As described above, according to the present invention, the length of the small hole electrode is detected by the detection limit, the output limit, and the H switch, and the output of the detection limit is read into the C unit. Configure it to be managed with 10 nib programs and use this small hole Wi! ! 11 becomes a length that cannot be processed. In this case, the processing can be freely determined (ζ), and there are remarkable effects such as being able to perform self-operation as the worker intends.
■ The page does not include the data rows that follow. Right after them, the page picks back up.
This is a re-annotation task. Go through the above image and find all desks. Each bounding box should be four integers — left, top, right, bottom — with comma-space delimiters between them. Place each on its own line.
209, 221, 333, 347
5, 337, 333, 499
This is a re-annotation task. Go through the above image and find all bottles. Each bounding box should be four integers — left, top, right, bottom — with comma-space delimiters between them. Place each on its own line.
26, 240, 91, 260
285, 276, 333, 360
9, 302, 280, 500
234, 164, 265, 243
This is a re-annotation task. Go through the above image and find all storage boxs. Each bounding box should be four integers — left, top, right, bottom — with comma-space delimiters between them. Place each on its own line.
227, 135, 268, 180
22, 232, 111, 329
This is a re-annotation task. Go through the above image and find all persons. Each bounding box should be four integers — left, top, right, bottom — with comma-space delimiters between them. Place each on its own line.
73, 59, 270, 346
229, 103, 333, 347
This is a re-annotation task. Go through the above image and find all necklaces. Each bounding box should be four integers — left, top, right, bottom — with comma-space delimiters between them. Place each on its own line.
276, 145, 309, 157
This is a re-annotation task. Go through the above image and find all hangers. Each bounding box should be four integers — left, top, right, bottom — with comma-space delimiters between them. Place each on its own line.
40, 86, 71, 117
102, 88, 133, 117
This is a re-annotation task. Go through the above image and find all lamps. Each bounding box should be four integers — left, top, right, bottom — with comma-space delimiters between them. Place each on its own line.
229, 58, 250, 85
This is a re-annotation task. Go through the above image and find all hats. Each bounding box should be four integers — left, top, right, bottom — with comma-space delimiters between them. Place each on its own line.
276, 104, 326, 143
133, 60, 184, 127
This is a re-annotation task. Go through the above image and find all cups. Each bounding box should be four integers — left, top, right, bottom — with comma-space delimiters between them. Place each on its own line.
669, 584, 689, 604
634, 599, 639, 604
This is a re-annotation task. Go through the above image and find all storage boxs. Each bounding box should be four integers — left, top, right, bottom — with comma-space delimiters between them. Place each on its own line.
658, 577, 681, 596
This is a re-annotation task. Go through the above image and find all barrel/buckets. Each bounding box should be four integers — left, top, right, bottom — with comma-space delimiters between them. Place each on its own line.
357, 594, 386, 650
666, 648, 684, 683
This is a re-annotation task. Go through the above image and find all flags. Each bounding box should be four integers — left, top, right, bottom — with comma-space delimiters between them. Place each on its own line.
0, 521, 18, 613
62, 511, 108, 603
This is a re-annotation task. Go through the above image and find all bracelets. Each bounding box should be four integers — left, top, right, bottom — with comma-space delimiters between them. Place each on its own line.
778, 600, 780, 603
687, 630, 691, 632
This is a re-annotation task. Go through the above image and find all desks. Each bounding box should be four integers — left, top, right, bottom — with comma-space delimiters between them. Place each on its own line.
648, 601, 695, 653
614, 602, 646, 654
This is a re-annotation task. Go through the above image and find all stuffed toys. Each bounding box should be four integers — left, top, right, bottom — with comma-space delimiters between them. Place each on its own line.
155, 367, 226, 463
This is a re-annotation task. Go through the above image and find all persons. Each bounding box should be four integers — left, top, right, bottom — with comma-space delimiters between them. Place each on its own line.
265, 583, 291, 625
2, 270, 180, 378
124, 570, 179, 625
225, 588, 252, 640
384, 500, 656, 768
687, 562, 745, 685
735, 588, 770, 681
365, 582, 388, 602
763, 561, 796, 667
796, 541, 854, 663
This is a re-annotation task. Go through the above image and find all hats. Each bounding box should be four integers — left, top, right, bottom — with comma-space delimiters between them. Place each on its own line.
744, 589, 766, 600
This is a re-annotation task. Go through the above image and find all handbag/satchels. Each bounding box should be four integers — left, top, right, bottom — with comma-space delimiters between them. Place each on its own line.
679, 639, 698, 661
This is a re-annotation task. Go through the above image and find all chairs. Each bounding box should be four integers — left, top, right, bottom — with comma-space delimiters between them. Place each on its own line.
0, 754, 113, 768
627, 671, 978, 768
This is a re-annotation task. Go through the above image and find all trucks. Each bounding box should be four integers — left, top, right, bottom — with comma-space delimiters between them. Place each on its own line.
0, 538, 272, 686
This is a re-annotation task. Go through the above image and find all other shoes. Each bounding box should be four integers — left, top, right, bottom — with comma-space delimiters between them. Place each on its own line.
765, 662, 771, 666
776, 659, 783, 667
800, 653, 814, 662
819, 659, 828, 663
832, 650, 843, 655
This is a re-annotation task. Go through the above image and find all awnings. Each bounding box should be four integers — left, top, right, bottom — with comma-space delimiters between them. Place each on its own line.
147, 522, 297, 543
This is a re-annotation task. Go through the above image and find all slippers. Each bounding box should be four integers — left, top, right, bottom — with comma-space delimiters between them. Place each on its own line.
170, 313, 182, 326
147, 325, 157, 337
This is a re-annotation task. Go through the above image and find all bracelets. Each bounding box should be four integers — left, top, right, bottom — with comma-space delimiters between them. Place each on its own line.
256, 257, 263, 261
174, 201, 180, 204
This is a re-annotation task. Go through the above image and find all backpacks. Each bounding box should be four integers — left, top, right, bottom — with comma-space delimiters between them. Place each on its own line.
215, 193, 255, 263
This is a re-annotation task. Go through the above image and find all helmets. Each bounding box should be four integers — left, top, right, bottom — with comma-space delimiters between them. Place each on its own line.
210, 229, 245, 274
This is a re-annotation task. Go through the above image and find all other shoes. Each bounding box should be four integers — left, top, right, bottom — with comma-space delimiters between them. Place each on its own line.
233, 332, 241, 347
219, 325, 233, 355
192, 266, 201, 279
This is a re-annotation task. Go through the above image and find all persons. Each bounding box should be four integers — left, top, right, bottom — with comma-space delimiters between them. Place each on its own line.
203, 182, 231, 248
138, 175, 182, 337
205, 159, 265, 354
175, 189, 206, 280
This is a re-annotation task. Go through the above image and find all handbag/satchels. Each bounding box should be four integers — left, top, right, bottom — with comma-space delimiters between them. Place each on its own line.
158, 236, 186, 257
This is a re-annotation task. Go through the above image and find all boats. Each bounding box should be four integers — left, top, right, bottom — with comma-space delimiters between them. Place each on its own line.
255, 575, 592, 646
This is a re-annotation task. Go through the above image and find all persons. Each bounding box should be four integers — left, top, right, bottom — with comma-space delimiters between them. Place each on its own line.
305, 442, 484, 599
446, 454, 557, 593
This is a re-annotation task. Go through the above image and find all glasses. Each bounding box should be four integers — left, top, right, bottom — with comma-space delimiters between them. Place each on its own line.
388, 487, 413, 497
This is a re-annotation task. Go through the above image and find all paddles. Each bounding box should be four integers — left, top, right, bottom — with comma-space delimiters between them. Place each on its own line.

[Brief explanation of the drawing]

Fig. 1 (!L1. (b) is an explanatory diagram of the operation of the embodiment of the present invention, Fig. 2 is an explanatory diagram showing an example of a conventional small-hole electric discharge machining device, and Fig. 3 is a machining W in a small-hole electric discharge machining device. E' is a waveform diagram showing the waveform of the pulse train output from #. (IG is the mD loe snout, (to) is the detection door, a9 is the starting limit, tosui, chi, αG is the small hole electrode, ( (to) is a ΔC device. In the figures, the same reference numerals indicate corresponding parts.

Claims (1)

[Claims] The relative movement between the workpiece and the fine-hole electrode is commanded using an NC device equipped with a boat reading mechanism, a condition judgment mechanism, and an electrode length detection mechanism, and the electric current supplied between the workpiece and the fine-hole electrode is controlled. In a small-hole electric discharge machining device that processes the workpiece into a desired shape by generating an electrical discharge phenomenon using energy, the length of the small-hole electrode that is consumed as the machining progresses is confirmed by the electrode length detection mechanism, and the machining A small-hole electrical discharge machining device characterized by having a mechanism for automatically replacing the small-hole electrode with a new small-hole electrode when the electrode length becomes impossible.